There is a minimum amount of data that is necessary to train a model. Using existing data allows you to immediately start training a model. If you rely on recorded data as it is created, and there is no historical data, it can take a while before training can begin.

For more information, see Preparing and Importing Data.

User Events

Amazon Personalize can consume real time user event data to be used for model training either alone or combined with historical data.

For more information, see Recording Events.

Recipes and Solutions

After enough data is available in the interactions datasets (historical and live events), the data can be used to train a model. A trained model is known as a solution version. The model is trained using a recipe. The recipes available in Amazon Personalize are made of an algorithm and the data processing steps that optimize a solution for a certain type of recommendation based on your input data.

Amazon Personalize supports a number of predefined recipes. Amazon Personalize can automatically choose the most appropriate recipe based on its analysis of the training data. Alternatively, you can choose which recipe to train the model with. Each recipe has its own use case and you should choose the recipe that best fits your needs.

Each time you train a model, it is assigned a new solution version. Use the solution version ARN to identify which version of the solution you want to use for your campaign.

For more information, see Creating a Solution.

Metrics

After you have created your solution version, you evaluate the metrics that were created during training. The metrics give an indication of the solution version's performance. The console shows you the metrics and allows you to create a new solution version, as necessary. Alternatively, you can call the GetSolutionMetrics API. Typically, you train your model with multiple recipes and use the recipe that results in the metrics that show the best performance. After you have created a solution version based on your chosen recipe, the solution version is ready for deployment as a campaign.

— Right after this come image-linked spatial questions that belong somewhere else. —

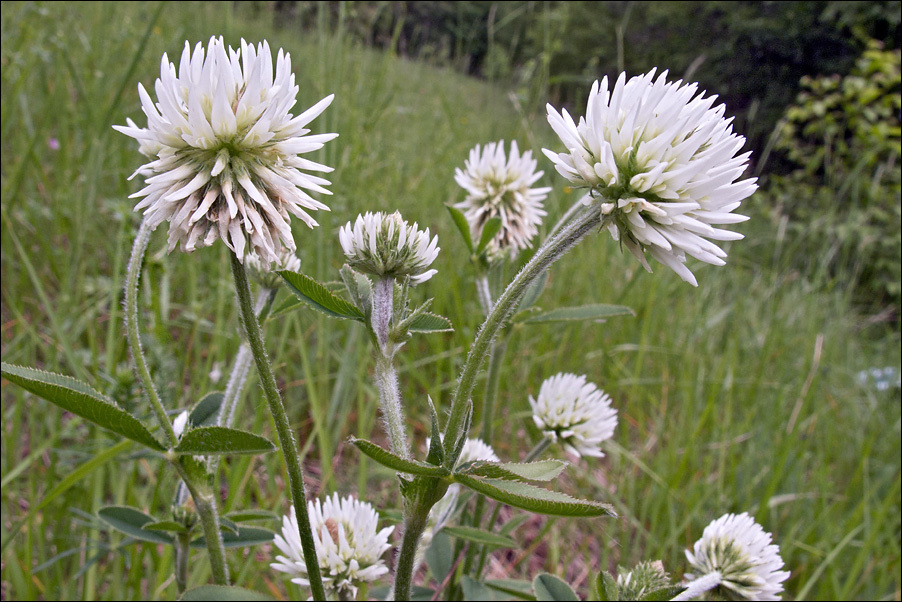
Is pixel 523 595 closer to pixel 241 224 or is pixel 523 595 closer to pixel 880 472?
pixel 241 224

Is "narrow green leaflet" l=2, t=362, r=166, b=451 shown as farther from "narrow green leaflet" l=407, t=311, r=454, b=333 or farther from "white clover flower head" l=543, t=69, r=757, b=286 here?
"white clover flower head" l=543, t=69, r=757, b=286

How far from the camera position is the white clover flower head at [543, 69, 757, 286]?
0.67 metres

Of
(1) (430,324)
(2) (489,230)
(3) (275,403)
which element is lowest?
(3) (275,403)

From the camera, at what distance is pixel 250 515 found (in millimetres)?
1025

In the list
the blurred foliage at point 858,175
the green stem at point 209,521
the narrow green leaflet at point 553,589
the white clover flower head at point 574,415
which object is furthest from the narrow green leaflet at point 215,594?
the blurred foliage at point 858,175

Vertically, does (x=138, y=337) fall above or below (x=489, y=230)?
below

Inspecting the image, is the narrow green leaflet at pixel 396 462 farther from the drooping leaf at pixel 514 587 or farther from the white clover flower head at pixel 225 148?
the drooping leaf at pixel 514 587

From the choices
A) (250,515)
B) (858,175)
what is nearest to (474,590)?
(250,515)

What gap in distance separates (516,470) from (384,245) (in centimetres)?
33

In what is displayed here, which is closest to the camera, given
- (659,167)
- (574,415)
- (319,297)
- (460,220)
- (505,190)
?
(659,167)

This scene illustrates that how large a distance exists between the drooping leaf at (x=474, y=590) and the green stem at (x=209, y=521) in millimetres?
399

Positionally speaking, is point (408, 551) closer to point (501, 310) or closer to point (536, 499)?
point (536, 499)

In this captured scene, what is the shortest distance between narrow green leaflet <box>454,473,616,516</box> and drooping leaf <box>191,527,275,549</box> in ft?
1.71

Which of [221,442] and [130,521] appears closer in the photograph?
[221,442]
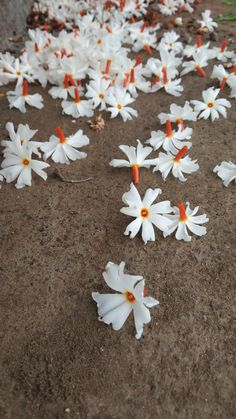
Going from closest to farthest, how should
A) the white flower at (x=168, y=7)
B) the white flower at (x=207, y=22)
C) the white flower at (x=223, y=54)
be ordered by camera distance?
the white flower at (x=223, y=54) → the white flower at (x=207, y=22) → the white flower at (x=168, y=7)

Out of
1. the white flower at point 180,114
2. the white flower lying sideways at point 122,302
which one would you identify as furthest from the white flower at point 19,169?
the white flower at point 180,114

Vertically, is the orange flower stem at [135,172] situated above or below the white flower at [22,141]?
below

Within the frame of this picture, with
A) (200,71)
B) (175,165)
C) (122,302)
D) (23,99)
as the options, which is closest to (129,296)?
(122,302)

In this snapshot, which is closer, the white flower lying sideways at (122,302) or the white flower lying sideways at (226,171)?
the white flower lying sideways at (122,302)

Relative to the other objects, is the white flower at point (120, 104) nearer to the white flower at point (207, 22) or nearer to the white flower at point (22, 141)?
the white flower at point (22, 141)

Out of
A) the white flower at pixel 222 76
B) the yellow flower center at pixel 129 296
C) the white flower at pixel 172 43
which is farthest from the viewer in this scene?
the white flower at pixel 172 43

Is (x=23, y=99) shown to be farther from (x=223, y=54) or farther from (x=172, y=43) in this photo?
(x=223, y=54)

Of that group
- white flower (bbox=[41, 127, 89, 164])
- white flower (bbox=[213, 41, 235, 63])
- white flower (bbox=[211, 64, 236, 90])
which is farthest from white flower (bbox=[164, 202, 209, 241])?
white flower (bbox=[213, 41, 235, 63])
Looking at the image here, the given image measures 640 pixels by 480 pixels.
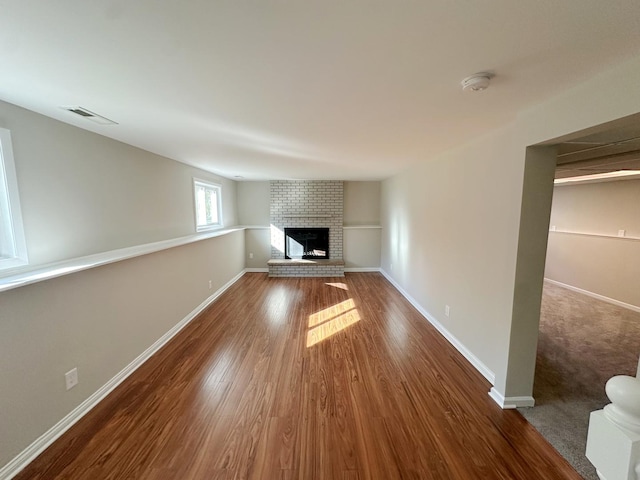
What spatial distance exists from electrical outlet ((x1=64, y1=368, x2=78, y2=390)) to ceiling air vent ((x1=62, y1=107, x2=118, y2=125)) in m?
1.80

For more information, see Evaluating a Solution Version.

Campaigns

A deployed solution version is known as a campaign. A campaign allows Amazon Personalize to make recommendations for your users. To deploy a solution version, you create a campaign in the console or by calling the CreateCampaign API. You choose which version of the solution to use.

For more information, see Creating a Campaign.

Recommendations

After you create a campaign, you are able to get two different types of recommendations, depending on the recipe type that was used to train the model.

For user-personalization and related-items recipes, the GetRecommendations API returns a list of recommended items. For example, movies can be recommended for users who are signed-in to a website.

For personalized-ranking recipes, the GetPersonalizedRanking API re-ranks a list of recommended items based on a specified query.

For more information, see Getting Recommendations.